__Set exercise__.
Copy every item below word for word, but leave the pictures out of your answer.

__Data supplied__.
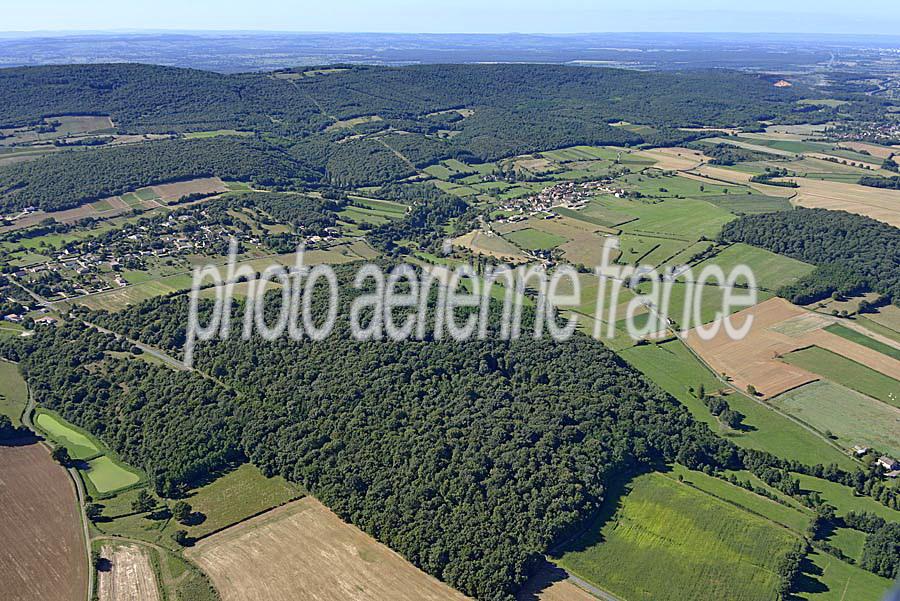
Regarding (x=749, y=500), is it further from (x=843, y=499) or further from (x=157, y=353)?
(x=157, y=353)

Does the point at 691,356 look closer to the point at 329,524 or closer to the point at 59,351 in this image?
the point at 329,524

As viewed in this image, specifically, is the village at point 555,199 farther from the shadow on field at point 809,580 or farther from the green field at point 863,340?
the shadow on field at point 809,580

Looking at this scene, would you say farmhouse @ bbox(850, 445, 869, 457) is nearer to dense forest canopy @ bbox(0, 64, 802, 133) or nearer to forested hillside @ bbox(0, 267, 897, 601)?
forested hillside @ bbox(0, 267, 897, 601)

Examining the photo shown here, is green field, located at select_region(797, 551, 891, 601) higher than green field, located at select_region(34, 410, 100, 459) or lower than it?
lower

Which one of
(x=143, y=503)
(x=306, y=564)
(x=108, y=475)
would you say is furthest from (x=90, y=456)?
(x=306, y=564)

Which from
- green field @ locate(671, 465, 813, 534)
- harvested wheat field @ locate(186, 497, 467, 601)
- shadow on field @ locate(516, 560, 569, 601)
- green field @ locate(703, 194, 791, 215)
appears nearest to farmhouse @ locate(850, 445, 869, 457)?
green field @ locate(671, 465, 813, 534)
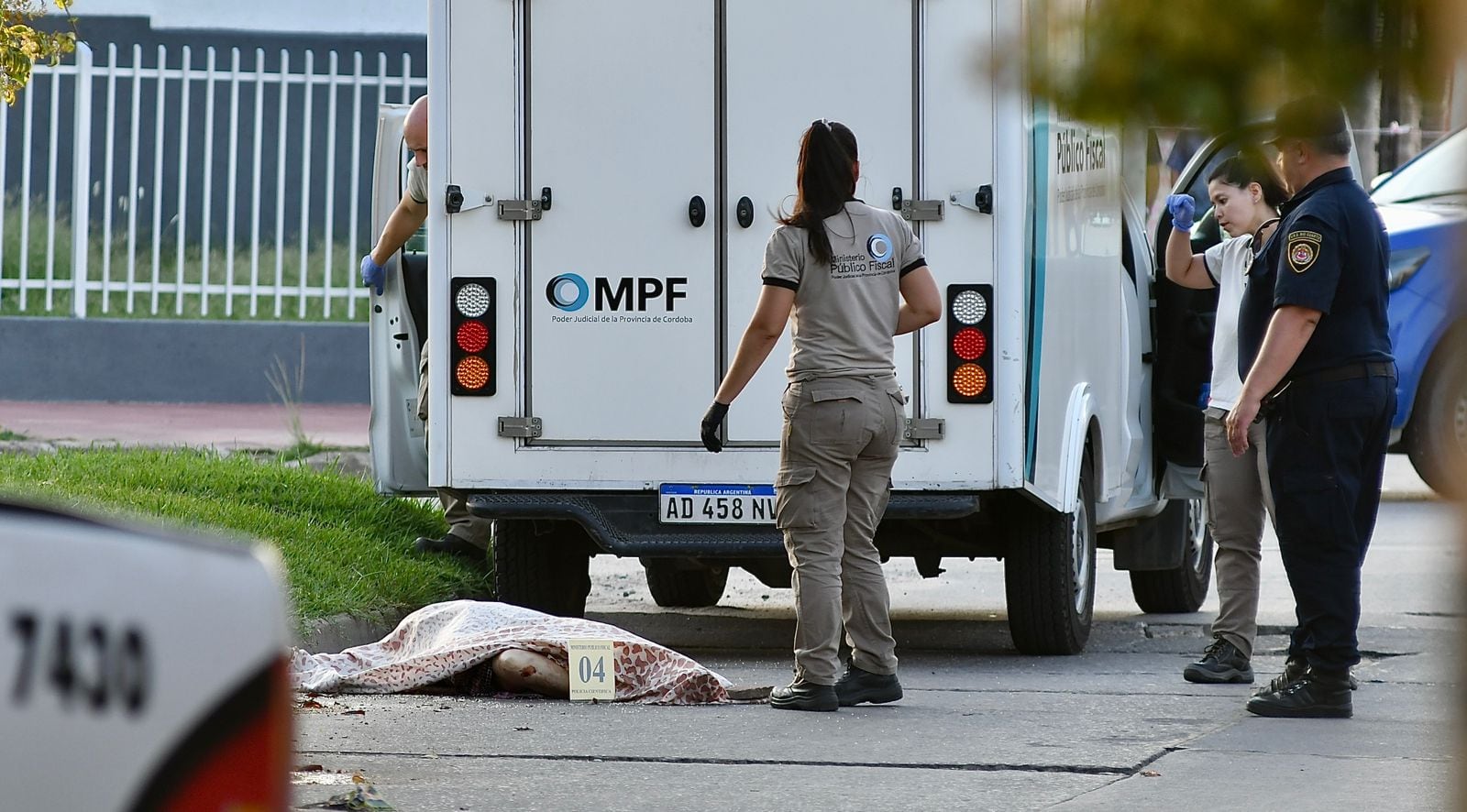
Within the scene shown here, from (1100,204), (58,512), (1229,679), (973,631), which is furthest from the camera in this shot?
(973,631)

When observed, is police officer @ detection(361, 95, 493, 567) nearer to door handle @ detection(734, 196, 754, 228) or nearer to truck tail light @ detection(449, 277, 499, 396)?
truck tail light @ detection(449, 277, 499, 396)

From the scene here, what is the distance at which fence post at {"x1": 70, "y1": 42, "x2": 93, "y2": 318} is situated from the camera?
14.9 metres

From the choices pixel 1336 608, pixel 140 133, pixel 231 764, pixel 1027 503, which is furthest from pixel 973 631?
pixel 140 133

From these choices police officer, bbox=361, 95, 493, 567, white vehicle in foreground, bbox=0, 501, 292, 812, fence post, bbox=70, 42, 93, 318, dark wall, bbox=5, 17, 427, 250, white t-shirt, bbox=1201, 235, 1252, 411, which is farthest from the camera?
dark wall, bbox=5, 17, 427, 250

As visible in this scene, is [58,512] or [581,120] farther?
[581,120]

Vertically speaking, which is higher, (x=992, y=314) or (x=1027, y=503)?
(x=992, y=314)

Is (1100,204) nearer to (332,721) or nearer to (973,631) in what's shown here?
(973,631)

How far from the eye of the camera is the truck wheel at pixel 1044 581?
7617 millimetres

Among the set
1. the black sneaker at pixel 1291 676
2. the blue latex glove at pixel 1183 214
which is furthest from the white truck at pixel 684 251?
the black sneaker at pixel 1291 676

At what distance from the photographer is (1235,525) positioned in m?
7.03

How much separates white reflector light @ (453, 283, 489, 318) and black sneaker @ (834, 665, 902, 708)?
190 cm

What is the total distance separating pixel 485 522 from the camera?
8984 mm

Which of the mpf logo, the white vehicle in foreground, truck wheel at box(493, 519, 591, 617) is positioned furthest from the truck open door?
the white vehicle in foreground

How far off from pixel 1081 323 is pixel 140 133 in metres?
9.14
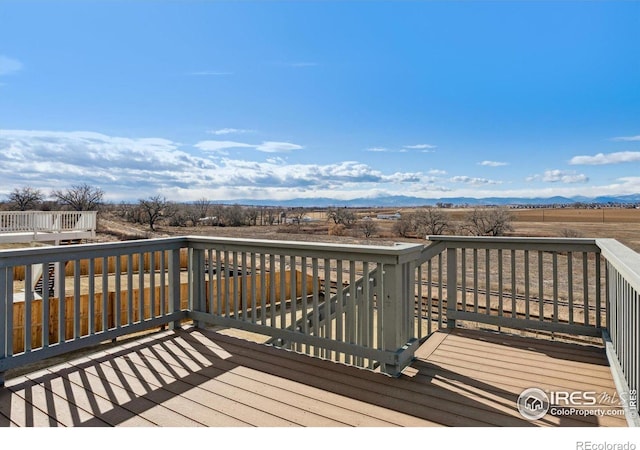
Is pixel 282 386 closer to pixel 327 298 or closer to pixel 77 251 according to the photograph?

__Result of the task__.
Regarding (x=749, y=500), is it further from (x=843, y=499) or further from (x=157, y=353)?
(x=157, y=353)

Does the point at 691,356 look closer to the point at 329,524 or closer to the point at 59,351 in this image?
the point at 329,524

As viewed in this image, specifically, is the village at point 555,199 farther from the shadow on field at point 809,580 or farther from the green field at point 863,340?
the shadow on field at point 809,580

Looking at this scene, would you say farmhouse @ bbox(850, 445, 869, 457) is nearer to dense forest canopy @ bbox(0, 64, 802, 133) or nearer to forested hillside @ bbox(0, 267, 897, 601)?
forested hillside @ bbox(0, 267, 897, 601)

Examining the photo shown here, is green field, located at select_region(797, 551, 891, 601) higher than green field, located at select_region(34, 410, 100, 459) or lower than it?
lower

Which one of
(x=143, y=503)
(x=306, y=564)
(x=108, y=475)
would you say is furthest from (x=90, y=456)?
(x=306, y=564)

Which from
- green field @ locate(671, 465, 813, 534)
- harvested wheat field @ locate(186, 497, 467, 601)
- shadow on field @ locate(516, 560, 569, 601)
- green field @ locate(703, 194, 791, 215)
appears nearest to farmhouse @ locate(850, 445, 869, 457)?
green field @ locate(671, 465, 813, 534)
Within the scene shown here, from (1100,204), (58,512), (1229,679), (973,631), which is furthest from the camera in this shot?
(973,631)

When observed, is police officer @ detection(361, 95, 493, 567) nearer to door handle @ detection(734, 196, 754, 228) or nearer to truck tail light @ detection(449, 277, 499, 396)?
truck tail light @ detection(449, 277, 499, 396)

From the scene here, what is the distance at which fence post at {"x1": 70, "y1": 42, "x2": 93, "y2": 318} is situated from the camera?
14.9 metres

From the choices pixel 1336 608, pixel 140 133, pixel 231 764, pixel 1027 503, which is furthest from pixel 973 631?
pixel 140 133

From these choices police officer, bbox=361, 95, 493, 567, white vehicle in foreground, bbox=0, 501, 292, 812, fence post, bbox=70, 42, 93, 318, dark wall, bbox=5, 17, 427, 250, white t-shirt, bbox=1201, 235, 1252, 411, which is farthest from the camera?
dark wall, bbox=5, 17, 427, 250

As visible in this scene, is [58,512] or [581,120] farther?
[581,120]

Vertically speaking, which is higher, (x=992, y=314) or (x=1027, y=503)?
(x=992, y=314)

Is (1100,204) nearer to (332,721) or nearer to (973,631) in what's shown here?
(973,631)

How far from the eye of the camera is the truck wheel at pixel 1044 581?
7617 millimetres

Among the set
1. the black sneaker at pixel 1291 676
2. the blue latex glove at pixel 1183 214
which is furthest from the white truck at pixel 684 251?
the black sneaker at pixel 1291 676

At what distance from the photographer is (1235,525) positioned in m?
7.03

How much separates white reflector light @ (453, 283, 489, 318) and black sneaker @ (834, 665, 902, 708)?
190 cm

What is the total distance separating pixel 485 522 from the camera?
8984 mm

Which of the mpf logo, the white vehicle in foreground, truck wheel at box(493, 519, 591, 617) is positioned furthest from the truck open door?
the white vehicle in foreground

How far off from pixel 1081 323 is pixel 140 133 in metres?
9.14
Is pixel 282 386 closer to pixel 327 298 or closer to pixel 77 251 according to the photograph?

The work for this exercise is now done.